» **What you will do**
Rewrite the records as a JSON list of strings, one string per line, starting at the line that contains "As we can see" and running through the end of the records, both ends included. Leave out blank lines.

(Source data)

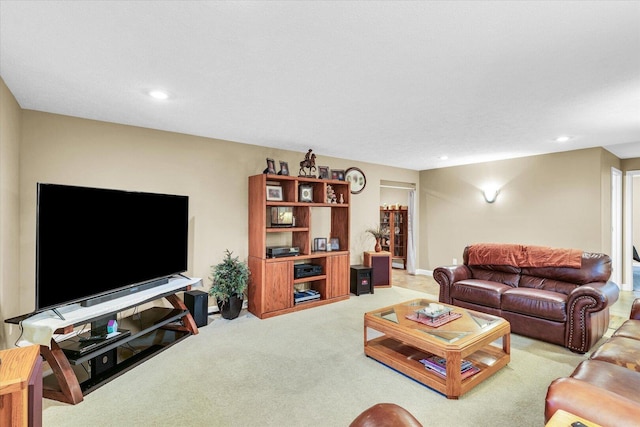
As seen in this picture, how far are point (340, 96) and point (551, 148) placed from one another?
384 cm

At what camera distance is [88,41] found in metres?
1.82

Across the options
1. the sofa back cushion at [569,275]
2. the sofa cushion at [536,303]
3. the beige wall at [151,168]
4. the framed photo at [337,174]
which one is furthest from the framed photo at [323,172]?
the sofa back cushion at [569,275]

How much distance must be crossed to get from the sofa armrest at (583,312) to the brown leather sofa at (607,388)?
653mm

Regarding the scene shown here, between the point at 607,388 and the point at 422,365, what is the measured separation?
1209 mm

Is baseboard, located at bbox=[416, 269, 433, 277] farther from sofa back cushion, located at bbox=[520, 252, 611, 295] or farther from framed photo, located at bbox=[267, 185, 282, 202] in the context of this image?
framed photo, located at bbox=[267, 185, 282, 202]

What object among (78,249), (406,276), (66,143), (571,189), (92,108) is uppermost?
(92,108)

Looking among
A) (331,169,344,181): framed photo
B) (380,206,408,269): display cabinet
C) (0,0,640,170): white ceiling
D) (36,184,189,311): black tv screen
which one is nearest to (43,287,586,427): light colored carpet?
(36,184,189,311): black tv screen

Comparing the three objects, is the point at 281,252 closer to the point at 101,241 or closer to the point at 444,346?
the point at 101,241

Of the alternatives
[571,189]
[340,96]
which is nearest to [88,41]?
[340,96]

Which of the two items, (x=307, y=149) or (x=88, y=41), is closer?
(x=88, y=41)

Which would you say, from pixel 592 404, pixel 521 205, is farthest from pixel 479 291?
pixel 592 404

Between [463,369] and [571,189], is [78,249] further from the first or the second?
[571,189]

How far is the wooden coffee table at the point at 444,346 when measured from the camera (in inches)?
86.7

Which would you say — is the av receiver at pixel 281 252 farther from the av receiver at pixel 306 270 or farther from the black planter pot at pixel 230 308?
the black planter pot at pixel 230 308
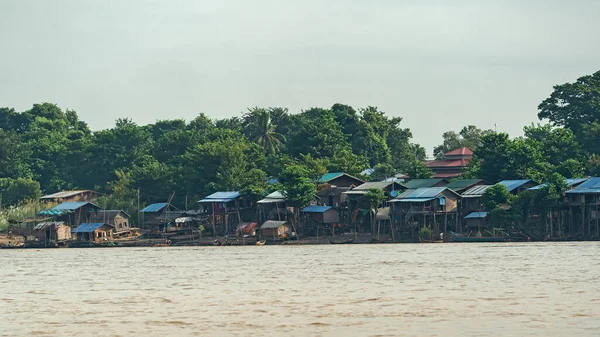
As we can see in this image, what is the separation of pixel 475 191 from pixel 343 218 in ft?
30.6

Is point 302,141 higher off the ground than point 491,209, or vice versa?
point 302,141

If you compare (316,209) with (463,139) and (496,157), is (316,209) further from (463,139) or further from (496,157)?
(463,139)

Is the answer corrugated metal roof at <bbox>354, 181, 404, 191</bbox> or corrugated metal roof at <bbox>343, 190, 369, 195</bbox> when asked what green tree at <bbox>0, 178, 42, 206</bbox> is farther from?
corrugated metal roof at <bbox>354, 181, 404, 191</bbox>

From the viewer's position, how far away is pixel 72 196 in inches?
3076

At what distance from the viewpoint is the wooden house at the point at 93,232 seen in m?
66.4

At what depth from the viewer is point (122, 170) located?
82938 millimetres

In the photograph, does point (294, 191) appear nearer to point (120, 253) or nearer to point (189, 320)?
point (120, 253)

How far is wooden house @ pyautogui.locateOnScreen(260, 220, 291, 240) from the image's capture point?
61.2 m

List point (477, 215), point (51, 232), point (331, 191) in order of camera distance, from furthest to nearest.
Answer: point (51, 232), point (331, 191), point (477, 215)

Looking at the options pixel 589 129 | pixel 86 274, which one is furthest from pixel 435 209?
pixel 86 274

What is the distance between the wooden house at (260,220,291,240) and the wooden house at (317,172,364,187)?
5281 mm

» **Solved exercise**
[
  "As we can see in this image, what is the separation of pixel 475 191 from pixel 343 218 in ft?",
  "30.6",
  "Is point 302,141 higher off the ground than point 491,209, or vice versa?",
  "point 302,141",
  "If you compare (316,209) with (463,139) and (496,157), is (316,209) further from (463,139) or further from (496,157)?",
  "(463,139)",
  "Is the answer corrugated metal roof at <bbox>354, 181, 404, 191</bbox> or corrugated metal roof at <bbox>343, 190, 369, 195</bbox> when asked what green tree at <bbox>0, 178, 42, 206</bbox> is farther from?",
  "corrugated metal roof at <bbox>354, 181, 404, 191</bbox>",
  "From the viewer's position, how far away is pixel 72 196 in inches?",
  "3076",
  "At what distance from the viewpoint is the wooden house at the point at 93,232 seen in m?",
  "66.4",
  "At what depth from the viewer is point (122, 170) located?",
  "82938 millimetres",
  "In the photograph, does point (294, 191) appear nearer to point (120, 253) or nearer to point (189, 320)?",
  "point (120, 253)",
  "How far is wooden house @ pyautogui.locateOnScreen(260, 220, 291, 240) from the image's capture point?",
  "61.2 m",
  "List point (477, 215), point (51, 232), point (331, 191) in order of camera distance, from furthest to nearest.",
  "Answer: point (51, 232), point (331, 191), point (477, 215)",
  "Looking at the options pixel 589 129 | pixel 86 274, which one is furthest from pixel 435 209?",
  "pixel 86 274",
  "What is the distance between the wooden house at (260,220,291,240) and the wooden house at (317,172,364,187)?",
  "5281 mm"
]